--- Records shown Enclosed Below ---
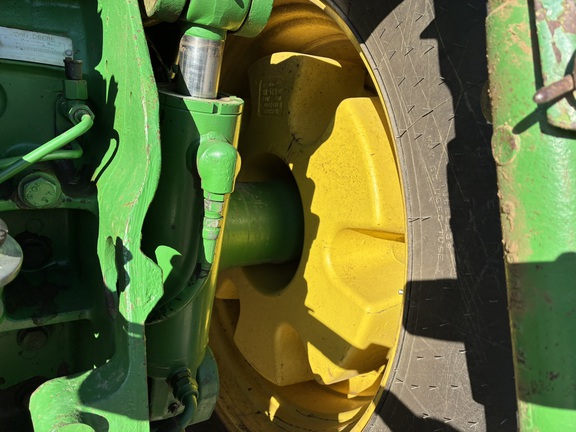 1995 John Deere 8400 (7th thumbnail)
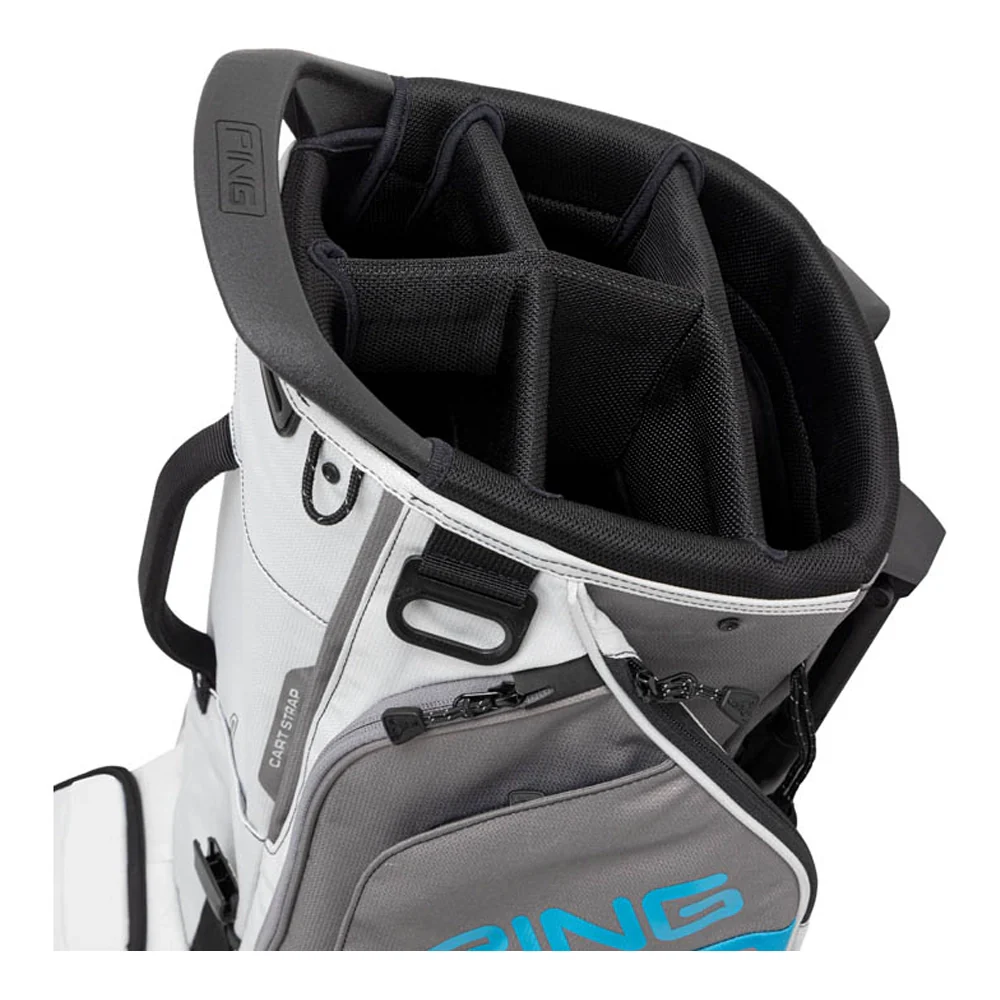 Ping Hoofer Stand Bag - Image 21
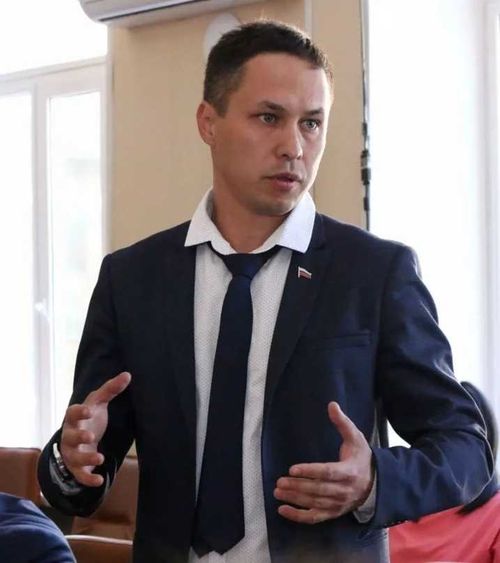 Михаил Табаев: туристы смогут планировать путешествия в Туву на пять лет вперед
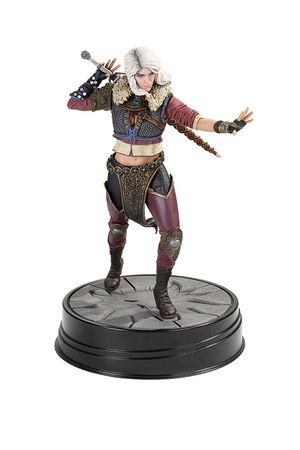 WITCHER 3 CIRI S.2 RE-RUN FIG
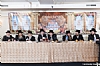שמחת הבר מצוה בחצר הקודש ליסקא  בן הרב פנחס עזרא פריפדלאנדער שליט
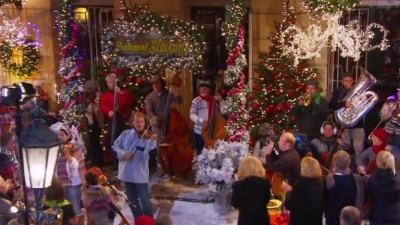 André Rieu - Jingle Bells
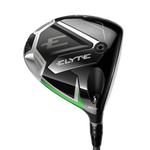 New Callaway Elyte 2025 Driver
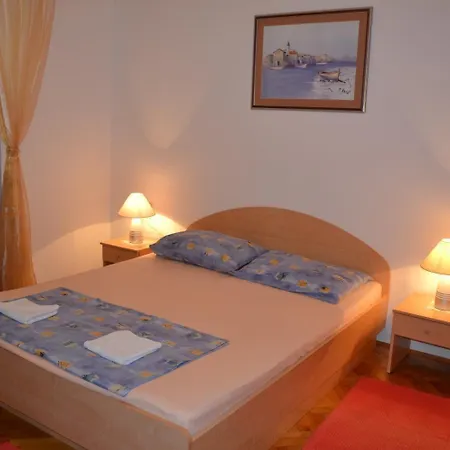 Karlo Lejlighed Omiš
--- End of Enclosed Records shown ---
**Work to complete:** Can you format the records above as a numbered list that covers every one of them, skips any blank lines, and leaves the pictures out?

**Result of the exercise:**
1.  1995 John Deere 8400 (7th thumbnail)
2.  Ping Hoofer Stand Bag - Image 21
3.  Михаил Табаев: туристы смогут планировать путешествия в Туву на пять лет вперед
4.  WITCHER 3 CIRI S.2 RE-RUN FIG
5. שמחת הבר מצוה בחצר הקודש ליסקא  בן הרב פנחס עזרא פריפדלאנדער שליט
6.  André Rieu - Jingle Bells
7.  New Callaway Elyte 2025 Driver
8.  Karlo Lejlighed Omiš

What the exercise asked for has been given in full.